Would you write out the entries below, every one of them, exactly?
** START OF Supplied material **
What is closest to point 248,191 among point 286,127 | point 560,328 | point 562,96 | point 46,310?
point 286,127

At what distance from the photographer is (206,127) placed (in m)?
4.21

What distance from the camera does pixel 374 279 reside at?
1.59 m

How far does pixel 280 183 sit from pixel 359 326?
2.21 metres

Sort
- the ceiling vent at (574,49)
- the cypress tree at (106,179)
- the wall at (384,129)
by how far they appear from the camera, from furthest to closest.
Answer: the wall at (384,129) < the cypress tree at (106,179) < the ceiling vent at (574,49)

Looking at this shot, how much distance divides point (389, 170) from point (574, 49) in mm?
** END OF Supplied material **
Answer -
What is closest to point 248,191 among point 286,127 | point 560,328 | point 562,96 | point 46,310?
point 286,127

At what distance from the photographer is (206,127) placed (in m)?
4.21

What distance from the camera does pixel 374 279 reside at?
1.59 m

How far does pixel 280 183 sit from pixel 359 326?
2.21 metres

Sort
- the ceiling vent at (574,49)
- the cypress tree at (106,179)
- the wall at (384,129)
by how far they appear from the camera, from furthest to closest.
Answer: the wall at (384,129) < the cypress tree at (106,179) < the ceiling vent at (574,49)

Looking at this shot, how much distance divides point (389, 170) from point (574, 49) in mm?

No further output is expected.